Well, recently my social life got reactivated, only for one day though so me and a few other humans went to see what all the hype was about with the new Transformers movie. After spending 150 minutes and at the cost of $15.50 aud. I must say the movie has had a profound impact upon me. First thing i noticed was after hearing all the sound effects, i couldn't communicate with my friends effectively and had to resort to hand signals, during the movie a old man left abruptly and my guess was all the sound effects must have triggered a flashback of nam. so war veterans beware! Transformers 2 is a real man manly male movie. It includes everything a man(normal male) can want-hot girls,hot cars and lots of action. the movie is however devoid of a plot but who cares, its big robots pounding each other!

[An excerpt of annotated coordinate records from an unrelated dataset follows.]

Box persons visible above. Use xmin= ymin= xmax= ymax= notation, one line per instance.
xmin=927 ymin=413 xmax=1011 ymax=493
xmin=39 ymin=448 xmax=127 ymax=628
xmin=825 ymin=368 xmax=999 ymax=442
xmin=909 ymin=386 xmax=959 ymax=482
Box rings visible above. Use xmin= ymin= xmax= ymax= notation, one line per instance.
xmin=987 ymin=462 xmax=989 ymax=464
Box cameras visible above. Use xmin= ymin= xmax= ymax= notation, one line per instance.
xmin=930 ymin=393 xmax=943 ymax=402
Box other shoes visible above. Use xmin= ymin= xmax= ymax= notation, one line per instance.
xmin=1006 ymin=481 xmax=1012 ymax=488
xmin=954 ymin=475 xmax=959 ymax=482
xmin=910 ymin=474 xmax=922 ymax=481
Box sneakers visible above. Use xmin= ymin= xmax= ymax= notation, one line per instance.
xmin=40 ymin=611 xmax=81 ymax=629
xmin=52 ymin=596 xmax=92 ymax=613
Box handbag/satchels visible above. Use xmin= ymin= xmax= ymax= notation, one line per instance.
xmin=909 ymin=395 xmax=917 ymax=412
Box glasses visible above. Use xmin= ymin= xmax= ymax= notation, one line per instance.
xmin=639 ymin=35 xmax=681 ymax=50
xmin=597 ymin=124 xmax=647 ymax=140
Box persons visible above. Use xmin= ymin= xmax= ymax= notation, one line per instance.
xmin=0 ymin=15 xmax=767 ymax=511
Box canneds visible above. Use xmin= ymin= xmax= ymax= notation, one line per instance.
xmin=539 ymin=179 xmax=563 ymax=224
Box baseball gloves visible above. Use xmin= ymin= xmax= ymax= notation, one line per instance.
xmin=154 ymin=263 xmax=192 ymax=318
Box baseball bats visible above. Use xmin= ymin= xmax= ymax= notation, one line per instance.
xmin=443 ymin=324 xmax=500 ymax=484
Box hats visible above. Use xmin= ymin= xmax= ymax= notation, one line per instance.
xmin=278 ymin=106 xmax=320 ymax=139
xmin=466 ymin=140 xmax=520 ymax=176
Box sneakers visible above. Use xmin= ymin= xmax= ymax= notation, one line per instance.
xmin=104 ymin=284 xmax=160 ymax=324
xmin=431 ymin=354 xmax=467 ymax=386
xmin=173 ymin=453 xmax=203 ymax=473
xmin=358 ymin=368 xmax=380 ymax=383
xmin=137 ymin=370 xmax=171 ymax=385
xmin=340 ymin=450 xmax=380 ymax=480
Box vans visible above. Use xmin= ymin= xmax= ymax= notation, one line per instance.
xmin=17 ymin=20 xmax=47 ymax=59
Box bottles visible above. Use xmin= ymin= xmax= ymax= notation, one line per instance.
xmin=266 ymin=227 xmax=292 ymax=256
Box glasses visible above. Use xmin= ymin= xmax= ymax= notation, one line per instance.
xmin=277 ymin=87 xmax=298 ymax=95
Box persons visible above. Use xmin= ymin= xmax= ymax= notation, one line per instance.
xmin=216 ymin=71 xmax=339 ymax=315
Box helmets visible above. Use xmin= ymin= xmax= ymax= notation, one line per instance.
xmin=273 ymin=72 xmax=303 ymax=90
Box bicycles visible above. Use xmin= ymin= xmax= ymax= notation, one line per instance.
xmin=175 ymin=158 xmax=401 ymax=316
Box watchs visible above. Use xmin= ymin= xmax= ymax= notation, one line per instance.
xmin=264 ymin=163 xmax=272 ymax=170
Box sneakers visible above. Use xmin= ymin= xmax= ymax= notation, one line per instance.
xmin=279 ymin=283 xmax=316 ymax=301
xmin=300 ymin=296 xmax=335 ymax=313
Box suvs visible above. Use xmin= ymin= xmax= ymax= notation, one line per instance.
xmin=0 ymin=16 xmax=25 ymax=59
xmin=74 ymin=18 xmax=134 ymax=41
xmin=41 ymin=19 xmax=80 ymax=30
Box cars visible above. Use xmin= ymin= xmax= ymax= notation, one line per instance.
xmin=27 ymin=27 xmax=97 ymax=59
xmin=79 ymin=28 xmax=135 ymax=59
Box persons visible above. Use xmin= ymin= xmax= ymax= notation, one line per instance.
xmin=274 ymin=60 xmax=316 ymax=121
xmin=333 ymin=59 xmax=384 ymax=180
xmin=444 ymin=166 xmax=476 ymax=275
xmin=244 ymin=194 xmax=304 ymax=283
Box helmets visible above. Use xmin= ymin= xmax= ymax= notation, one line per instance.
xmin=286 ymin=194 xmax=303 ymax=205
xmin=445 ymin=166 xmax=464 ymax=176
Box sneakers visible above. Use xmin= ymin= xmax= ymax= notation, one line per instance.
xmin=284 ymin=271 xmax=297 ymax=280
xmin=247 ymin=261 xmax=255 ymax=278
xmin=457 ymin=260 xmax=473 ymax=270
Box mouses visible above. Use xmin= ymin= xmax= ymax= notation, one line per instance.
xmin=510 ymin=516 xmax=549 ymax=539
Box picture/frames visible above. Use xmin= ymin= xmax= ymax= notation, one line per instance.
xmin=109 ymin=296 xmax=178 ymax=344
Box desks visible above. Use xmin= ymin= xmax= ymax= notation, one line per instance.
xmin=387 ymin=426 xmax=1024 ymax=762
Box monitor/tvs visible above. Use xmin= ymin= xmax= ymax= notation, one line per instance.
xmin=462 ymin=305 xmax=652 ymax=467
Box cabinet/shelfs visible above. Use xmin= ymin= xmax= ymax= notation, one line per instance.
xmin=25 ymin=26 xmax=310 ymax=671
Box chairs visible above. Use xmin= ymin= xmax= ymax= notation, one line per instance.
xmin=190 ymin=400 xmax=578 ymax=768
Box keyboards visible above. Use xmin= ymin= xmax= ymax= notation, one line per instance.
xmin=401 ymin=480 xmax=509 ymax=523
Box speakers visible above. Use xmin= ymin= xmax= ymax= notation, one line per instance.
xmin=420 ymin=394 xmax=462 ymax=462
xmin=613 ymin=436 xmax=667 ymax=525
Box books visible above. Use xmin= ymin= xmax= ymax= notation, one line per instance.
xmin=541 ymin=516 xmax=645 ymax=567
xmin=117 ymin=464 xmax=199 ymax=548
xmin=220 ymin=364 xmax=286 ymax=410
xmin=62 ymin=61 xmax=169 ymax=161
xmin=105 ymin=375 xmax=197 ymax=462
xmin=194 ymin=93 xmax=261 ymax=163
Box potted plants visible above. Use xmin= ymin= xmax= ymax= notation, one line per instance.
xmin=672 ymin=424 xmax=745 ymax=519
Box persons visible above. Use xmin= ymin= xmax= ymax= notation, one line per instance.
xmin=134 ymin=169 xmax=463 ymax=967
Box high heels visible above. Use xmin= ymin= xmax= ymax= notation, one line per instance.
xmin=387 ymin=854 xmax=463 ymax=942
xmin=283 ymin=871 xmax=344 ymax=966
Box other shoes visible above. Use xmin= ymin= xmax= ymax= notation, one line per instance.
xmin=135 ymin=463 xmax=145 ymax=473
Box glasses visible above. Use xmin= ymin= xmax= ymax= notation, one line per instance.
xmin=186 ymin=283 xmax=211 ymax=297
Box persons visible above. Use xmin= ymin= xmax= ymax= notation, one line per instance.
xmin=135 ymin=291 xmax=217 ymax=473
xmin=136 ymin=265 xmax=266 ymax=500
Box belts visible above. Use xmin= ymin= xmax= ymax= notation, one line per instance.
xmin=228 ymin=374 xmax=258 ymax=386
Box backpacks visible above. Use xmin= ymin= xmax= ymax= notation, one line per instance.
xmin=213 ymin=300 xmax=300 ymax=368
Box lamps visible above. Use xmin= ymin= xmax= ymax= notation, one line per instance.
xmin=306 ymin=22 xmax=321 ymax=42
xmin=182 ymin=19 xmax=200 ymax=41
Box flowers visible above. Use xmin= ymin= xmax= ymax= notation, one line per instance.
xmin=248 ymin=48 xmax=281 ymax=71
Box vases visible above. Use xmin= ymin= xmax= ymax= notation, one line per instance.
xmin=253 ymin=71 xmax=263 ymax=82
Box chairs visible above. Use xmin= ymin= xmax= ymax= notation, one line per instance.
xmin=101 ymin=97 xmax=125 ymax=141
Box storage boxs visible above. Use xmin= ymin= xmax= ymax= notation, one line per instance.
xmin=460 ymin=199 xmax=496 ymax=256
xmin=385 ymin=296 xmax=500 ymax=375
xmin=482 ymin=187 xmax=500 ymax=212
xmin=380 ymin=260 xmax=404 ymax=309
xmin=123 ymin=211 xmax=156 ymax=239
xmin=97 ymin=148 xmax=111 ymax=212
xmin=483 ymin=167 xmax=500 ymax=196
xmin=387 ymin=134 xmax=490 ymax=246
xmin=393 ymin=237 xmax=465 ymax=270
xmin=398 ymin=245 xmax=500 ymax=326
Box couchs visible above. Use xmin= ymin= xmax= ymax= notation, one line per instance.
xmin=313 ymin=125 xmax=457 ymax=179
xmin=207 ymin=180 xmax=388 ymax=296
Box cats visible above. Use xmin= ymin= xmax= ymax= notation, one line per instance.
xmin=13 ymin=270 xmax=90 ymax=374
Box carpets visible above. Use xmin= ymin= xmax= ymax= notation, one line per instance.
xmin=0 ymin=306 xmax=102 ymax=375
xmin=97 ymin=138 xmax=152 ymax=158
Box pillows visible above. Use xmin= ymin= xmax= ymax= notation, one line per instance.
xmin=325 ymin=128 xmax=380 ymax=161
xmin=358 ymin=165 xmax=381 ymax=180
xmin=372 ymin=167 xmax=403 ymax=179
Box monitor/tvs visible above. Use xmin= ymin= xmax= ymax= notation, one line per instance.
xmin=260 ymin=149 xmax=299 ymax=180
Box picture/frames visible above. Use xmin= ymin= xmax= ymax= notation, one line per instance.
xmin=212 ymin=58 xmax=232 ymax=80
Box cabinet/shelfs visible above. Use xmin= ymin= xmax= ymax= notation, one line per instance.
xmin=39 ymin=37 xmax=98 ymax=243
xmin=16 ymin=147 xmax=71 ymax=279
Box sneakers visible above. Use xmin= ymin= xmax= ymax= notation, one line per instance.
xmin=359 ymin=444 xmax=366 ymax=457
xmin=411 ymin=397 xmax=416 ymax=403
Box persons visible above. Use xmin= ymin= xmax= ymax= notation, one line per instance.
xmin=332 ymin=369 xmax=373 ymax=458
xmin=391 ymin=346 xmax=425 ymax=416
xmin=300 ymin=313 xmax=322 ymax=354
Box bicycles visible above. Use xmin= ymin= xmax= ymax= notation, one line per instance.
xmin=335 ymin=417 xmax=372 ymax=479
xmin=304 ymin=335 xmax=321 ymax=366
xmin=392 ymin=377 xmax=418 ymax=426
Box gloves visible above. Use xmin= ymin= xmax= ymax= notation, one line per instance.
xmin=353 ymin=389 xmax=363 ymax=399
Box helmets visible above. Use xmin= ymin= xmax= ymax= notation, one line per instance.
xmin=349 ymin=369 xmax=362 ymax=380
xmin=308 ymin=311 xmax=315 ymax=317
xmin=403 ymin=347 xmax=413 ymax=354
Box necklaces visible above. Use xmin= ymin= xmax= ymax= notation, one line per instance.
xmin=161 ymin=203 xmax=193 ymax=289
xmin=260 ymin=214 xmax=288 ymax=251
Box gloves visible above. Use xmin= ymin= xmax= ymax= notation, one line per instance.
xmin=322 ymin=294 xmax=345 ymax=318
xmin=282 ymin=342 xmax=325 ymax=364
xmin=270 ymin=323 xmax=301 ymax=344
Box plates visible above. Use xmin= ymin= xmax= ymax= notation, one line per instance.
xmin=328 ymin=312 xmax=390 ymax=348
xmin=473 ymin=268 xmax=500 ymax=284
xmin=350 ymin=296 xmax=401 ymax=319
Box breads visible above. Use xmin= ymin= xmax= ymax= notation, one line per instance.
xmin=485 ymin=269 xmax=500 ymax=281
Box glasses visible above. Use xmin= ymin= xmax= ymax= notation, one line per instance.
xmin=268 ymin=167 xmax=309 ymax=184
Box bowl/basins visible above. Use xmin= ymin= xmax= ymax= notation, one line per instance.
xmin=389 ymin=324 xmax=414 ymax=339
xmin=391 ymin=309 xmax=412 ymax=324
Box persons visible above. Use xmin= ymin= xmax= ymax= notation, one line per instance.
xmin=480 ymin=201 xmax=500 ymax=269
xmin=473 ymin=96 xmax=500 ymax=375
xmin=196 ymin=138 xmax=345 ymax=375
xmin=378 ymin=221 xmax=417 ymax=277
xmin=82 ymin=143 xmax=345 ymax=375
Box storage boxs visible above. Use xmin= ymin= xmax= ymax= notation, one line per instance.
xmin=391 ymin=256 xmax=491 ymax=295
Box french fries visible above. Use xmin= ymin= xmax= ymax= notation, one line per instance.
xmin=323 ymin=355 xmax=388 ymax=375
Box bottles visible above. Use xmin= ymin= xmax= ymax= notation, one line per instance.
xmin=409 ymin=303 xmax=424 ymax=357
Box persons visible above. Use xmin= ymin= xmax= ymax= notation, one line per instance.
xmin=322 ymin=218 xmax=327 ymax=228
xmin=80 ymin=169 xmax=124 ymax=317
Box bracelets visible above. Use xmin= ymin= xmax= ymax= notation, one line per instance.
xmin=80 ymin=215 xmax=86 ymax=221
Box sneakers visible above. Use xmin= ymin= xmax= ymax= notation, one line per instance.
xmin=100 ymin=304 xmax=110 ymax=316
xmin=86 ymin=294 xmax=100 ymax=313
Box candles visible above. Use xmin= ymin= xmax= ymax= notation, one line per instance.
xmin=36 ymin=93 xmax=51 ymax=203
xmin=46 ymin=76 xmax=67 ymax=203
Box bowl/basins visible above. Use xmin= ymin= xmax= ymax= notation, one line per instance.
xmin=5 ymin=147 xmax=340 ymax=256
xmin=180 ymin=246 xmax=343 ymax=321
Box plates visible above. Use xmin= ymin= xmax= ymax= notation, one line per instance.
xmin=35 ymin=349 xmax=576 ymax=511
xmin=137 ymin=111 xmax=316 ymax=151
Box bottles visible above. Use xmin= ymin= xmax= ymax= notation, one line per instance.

Watching Transformers 2 has definitely increased my muscle mass, testosterone levels and penis size. No movie gets more manly than Transformers. Society should use this movie to turn homos(aka-"metro sexual","skinny males","manbags") into real testosterone pumped gorillas, i think one of my friends grew a beard and had hair in places never seen before!. Straight after watching Transformers, we went to play lazer tag and what can i say-i kicked butt. I nearly melee a guy in the face as it was a natural response from playing too much video games. I should have also brought a knife as it is a well known fact that you run faster with a knife.